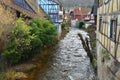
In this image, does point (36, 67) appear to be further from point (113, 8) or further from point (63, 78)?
point (113, 8)

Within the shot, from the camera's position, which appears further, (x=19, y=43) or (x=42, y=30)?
(x=42, y=30)

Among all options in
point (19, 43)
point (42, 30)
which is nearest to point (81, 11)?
point (42, 30)

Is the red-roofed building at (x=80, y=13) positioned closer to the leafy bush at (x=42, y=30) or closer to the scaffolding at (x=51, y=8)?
the scaffolding at (x=51, y=8)

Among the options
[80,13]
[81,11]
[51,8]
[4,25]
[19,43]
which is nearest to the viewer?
[4,25]

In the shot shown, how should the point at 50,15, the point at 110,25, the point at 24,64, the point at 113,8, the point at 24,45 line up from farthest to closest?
1. the point at 50,15
2. the point at 24,64
3. the point at 24,45
4. the point at 110,25
5. the point at 113,8

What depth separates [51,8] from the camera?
130 ft

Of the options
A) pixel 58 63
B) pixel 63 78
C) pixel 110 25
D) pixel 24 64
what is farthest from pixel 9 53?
pixel 110 25

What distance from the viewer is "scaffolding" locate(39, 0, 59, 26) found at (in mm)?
39281

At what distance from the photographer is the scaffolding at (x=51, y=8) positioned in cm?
3928

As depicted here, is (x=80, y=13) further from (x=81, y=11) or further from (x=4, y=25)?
(x=4, y=25)

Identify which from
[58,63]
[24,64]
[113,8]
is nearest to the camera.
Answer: [113,8]

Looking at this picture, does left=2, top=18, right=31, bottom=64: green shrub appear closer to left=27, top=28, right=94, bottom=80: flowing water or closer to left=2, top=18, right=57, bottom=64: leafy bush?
left=2, top=18, right=57, bottom=64: leafy bush

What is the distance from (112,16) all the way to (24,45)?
28.8 feet

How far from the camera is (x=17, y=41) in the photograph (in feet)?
57.6
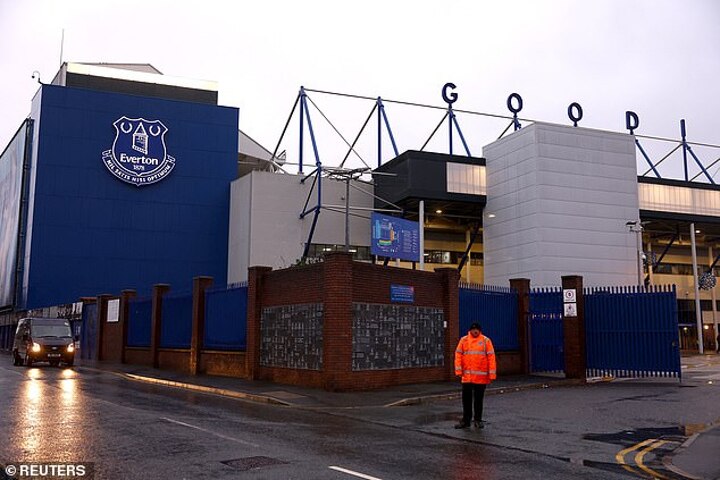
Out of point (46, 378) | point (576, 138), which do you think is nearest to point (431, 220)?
point (576, 138)

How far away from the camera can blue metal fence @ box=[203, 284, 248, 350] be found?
23.3 m

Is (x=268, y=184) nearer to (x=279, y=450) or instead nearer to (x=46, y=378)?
(x=46, y=378)

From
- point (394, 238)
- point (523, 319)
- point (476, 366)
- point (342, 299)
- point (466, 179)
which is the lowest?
point (476, 366)

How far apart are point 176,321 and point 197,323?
274 cm

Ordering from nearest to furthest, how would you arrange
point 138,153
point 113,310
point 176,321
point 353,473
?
point 353,473 < point 176,321 < point 113,310 < point 138,153

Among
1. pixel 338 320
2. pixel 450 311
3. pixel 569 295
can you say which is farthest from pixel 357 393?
pixel 569 295

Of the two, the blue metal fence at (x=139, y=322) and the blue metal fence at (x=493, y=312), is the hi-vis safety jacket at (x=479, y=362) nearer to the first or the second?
the blue metal fence at (x=493, y=312)

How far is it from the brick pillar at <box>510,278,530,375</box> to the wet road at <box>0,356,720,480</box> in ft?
19.2

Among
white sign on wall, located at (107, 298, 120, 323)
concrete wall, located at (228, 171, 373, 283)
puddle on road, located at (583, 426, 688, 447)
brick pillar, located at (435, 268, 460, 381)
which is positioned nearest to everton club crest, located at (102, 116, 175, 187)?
concrete wall, located at (228, 171, 373, 283)

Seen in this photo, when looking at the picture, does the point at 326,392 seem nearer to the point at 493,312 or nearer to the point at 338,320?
the point at 338,320

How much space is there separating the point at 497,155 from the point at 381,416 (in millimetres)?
34094

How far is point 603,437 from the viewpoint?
1162cm

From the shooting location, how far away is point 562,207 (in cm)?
4244

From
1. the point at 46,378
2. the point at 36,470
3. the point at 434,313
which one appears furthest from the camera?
the point at 46,378
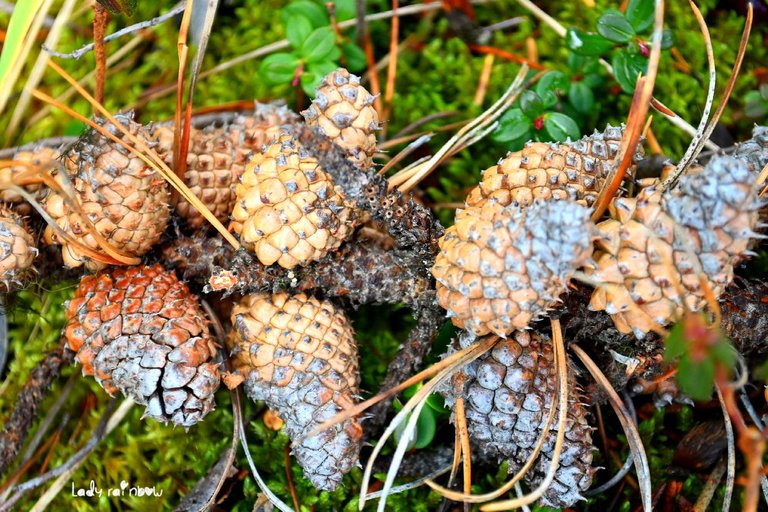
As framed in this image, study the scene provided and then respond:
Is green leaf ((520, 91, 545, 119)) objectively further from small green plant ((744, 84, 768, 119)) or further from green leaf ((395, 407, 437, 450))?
green leaf ((395, 407, 437, 450))

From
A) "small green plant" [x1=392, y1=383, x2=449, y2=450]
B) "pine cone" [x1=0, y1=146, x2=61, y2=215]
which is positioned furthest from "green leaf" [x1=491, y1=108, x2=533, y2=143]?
"pine cone" [x1=0, y1=146, x2=61, y2=215]

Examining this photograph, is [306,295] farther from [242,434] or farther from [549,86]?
[549,86]

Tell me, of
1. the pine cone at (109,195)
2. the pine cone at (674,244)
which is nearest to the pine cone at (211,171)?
the pine cone at (109,195)

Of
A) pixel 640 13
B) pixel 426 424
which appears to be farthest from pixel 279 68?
pixel 426 424

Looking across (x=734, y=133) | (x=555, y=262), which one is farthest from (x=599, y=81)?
(x=555, y=262)

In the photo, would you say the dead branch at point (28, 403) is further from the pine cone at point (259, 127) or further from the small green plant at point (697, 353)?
the small green plant at point (697, 353)

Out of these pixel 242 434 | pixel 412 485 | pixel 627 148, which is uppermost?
pixel 627 148

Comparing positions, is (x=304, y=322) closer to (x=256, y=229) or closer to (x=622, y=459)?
(x=256, y=229)
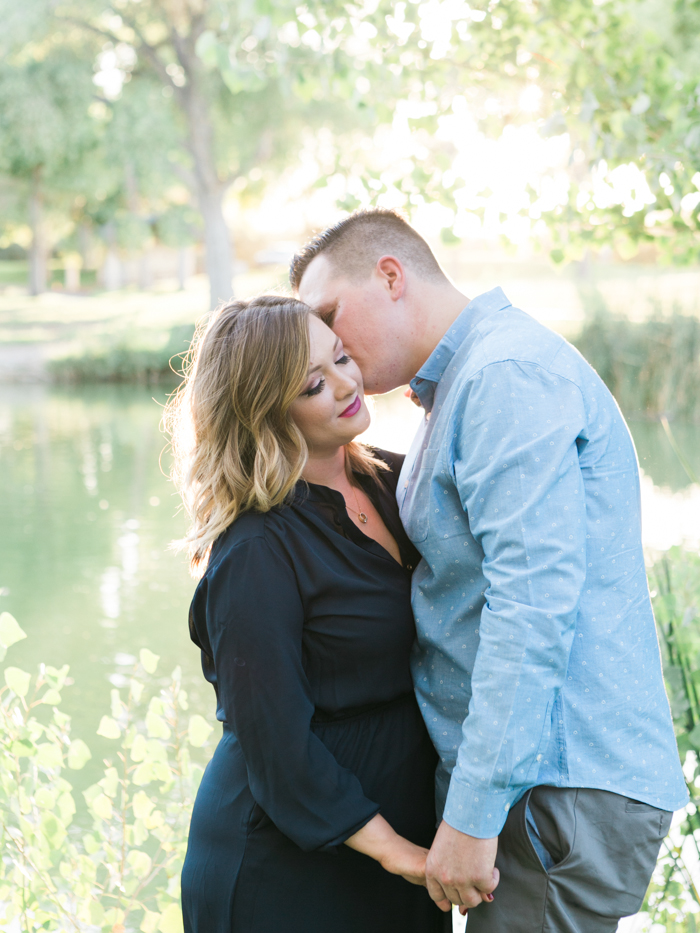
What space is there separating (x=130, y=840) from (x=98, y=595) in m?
4.16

____

◆ TASK INSTRUCTIONS
Please count the lines in the records above that contain the string "closer", with case mattering, and give only the number.

◆ RESPONSE TO THIS TASK
3